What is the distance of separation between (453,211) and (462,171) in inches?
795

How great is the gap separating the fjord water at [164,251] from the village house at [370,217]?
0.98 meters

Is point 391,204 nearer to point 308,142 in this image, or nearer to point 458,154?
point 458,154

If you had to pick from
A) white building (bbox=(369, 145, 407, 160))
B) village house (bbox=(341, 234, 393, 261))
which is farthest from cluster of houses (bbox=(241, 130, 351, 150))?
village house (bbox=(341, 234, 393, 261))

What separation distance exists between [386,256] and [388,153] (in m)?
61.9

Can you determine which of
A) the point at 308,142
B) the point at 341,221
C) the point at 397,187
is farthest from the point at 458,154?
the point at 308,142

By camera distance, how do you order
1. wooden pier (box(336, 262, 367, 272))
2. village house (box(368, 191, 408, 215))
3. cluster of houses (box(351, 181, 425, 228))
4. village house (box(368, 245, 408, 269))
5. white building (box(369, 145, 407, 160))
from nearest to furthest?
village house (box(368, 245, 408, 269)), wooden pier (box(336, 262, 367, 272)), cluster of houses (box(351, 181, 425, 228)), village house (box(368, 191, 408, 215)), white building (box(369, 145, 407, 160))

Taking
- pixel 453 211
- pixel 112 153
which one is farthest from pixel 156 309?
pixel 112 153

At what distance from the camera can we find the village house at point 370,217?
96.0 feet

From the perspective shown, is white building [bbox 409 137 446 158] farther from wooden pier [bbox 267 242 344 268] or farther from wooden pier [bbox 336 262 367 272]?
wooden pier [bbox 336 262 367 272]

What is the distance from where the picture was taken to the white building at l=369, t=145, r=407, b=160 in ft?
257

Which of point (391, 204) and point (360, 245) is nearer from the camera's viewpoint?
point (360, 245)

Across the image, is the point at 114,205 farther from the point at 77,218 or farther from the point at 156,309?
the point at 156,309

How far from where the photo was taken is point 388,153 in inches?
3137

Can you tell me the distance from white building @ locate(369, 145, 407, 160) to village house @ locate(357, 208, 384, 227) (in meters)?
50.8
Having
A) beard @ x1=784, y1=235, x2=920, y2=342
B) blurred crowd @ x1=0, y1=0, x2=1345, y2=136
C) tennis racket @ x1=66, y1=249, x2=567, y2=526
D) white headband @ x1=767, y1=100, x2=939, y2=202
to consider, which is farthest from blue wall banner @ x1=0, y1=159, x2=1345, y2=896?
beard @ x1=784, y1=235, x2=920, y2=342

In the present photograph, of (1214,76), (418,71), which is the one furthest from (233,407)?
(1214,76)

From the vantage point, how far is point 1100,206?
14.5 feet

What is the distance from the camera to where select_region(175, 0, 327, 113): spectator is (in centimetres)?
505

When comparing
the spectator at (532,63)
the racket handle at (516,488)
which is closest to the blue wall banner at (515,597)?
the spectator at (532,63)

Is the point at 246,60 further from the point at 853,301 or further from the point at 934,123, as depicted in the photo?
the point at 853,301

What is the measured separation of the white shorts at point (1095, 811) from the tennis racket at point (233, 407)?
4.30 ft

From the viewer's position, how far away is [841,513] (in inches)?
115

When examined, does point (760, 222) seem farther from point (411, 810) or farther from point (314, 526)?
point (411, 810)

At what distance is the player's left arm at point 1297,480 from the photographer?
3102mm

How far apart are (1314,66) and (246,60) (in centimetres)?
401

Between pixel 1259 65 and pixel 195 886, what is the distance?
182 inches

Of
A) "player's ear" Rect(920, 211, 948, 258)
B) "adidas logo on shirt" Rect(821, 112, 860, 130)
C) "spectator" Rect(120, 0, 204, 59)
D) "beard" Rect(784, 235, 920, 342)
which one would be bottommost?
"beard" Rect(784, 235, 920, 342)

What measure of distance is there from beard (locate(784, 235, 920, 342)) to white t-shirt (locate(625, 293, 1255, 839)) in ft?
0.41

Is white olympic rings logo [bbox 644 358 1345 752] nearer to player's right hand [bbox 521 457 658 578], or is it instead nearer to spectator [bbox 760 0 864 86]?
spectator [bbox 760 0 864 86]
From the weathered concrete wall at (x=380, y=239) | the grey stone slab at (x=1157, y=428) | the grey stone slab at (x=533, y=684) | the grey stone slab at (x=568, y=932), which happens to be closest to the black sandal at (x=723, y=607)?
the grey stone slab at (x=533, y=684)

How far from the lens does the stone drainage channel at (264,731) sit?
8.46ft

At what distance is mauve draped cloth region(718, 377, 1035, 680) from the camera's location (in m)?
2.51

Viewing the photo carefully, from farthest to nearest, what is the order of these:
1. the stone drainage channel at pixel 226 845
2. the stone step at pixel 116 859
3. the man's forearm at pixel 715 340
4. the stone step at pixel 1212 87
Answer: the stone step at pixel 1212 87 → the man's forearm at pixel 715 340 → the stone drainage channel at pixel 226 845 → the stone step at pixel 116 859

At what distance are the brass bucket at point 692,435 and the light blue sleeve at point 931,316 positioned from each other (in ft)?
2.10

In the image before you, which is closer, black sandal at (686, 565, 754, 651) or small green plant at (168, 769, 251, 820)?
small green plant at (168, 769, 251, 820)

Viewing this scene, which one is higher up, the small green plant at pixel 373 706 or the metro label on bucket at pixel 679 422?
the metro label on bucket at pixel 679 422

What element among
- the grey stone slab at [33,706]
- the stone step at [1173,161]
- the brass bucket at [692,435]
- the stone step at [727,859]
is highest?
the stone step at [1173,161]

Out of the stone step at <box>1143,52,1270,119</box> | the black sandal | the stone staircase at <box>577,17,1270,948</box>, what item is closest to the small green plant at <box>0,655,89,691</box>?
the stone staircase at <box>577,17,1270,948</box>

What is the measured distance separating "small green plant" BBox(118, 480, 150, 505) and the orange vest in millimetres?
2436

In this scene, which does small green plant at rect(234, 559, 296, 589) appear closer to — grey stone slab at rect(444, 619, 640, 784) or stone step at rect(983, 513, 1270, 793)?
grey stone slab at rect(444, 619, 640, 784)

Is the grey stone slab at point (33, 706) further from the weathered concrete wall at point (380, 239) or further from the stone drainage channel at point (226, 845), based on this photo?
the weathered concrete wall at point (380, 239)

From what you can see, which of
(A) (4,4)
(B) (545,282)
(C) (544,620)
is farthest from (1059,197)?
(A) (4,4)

*TASK TO CARRY OUT*. Render every line from the one containing "Is the grey" through the end of the records as a Markdown table with the columns Number and Entry, numbering each row and omitting blank lines.

*RESULT*.
| Number | Entry |
|---|---|
| 1 | Is the grey stone slab at point (33, 706) further from the weathered concrete wall at point (380, 239) or further from the stone drainage channel at point (226, 845), based on this photo? |
| 2 | the weathered concrete wall at point (380, 239) |
| 3 | From what you can see, which of |
| 4 | (A) (4,4) |
| 5 | (B) (545,282) |
| 6 | (C) (544,620) |
| 7 | is farthest from (1059,197)? |
| 8 | (A) (4,4) |